Outdoor eating event in Helsinki, Finland

Dinner under the Helsinki sky (Illallinen Helsingin taivaan alla, Middag under Helsingfors himmel) is an event where people gather for a picnic dinner outside into an urban public spaces for example in yards, parks, sidewalks or squares.

The event was organised for the first time in Helsinki as a part of the Helsinki Day 12.6.2013. It was organised in one of the main streets, Pohjoisesplanadi, which was closed from traffic. The tables for 1000 participants were carried on the street and covered with white tablecloths where participants set their own dinner. The event was free but 700 places were booked out in the event's webpage after two minutes. The rest of the places could be redeemed from the Helsinki City Hall.

==Dinner under the Helsinki sky Everywhere==
Inspired by the Helsinki-day event, the dinner under the Helsinki sky was organised again 8.8.2013. This time all residents could organize the dinner where ever they wanted, in the inner yards, nearest parks or for example on the sidewalk in front of their own house. The participants had to point out their dinner on a map in the event's web page and cover their tables with white tablecloths. The dinners were organized for example in one of the main parks in Helsinki, on a beach, and in the Teurastamo courtyard. The event was organized in co-operation with Helsingin Energia and Helsinki city's Department of Public works.

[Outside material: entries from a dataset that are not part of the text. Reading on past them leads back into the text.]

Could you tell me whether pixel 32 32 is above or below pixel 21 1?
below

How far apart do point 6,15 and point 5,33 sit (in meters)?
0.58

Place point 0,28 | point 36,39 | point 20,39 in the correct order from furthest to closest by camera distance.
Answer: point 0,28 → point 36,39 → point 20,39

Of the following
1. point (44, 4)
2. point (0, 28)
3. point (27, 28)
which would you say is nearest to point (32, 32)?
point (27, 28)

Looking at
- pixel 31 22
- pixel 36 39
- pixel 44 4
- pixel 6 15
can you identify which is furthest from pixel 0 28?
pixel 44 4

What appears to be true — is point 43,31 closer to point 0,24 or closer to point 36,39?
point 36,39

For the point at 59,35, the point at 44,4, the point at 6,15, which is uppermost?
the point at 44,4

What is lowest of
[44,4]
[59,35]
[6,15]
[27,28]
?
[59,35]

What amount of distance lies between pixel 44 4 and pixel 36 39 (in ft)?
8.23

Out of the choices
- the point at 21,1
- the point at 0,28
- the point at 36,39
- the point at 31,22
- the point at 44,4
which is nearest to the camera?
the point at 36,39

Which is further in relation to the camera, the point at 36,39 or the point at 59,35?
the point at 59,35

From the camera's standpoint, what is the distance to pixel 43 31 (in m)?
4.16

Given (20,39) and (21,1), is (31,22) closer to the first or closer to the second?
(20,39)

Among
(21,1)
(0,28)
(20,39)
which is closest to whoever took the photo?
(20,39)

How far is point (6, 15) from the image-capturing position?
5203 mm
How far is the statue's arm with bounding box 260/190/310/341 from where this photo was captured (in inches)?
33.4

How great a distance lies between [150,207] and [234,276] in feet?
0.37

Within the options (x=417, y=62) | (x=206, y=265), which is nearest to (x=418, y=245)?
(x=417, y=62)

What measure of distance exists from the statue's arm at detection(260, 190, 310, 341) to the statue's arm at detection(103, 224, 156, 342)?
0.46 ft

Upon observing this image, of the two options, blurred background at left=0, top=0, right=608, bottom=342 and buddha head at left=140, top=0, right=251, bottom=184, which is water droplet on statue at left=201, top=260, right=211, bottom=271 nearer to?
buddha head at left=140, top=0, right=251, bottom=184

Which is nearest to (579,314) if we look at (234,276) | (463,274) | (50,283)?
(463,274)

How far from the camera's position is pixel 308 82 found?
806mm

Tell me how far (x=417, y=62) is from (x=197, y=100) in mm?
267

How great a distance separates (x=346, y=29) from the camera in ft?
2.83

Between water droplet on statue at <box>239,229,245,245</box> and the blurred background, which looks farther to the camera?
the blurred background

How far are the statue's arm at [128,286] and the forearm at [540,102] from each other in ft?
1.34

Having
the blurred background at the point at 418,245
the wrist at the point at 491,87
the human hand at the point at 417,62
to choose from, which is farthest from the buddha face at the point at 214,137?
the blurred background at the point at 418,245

Similar events have been organized around the world, for example, the Dîner en blanc, which has been arranged since 1988. The Dinner under the Helsinki sky is however more an unofficial and informal event where all the inhabitants can take part in.

The event has been repeated every year since, as advertised by the city's Helsinki Day event page as of 2024.

==Background==
Both events are created by Yhteismaa ry - Commonland, organization whose other projects are The Cleaning day, Parking day and Nifty Neighbor – A Place to Care.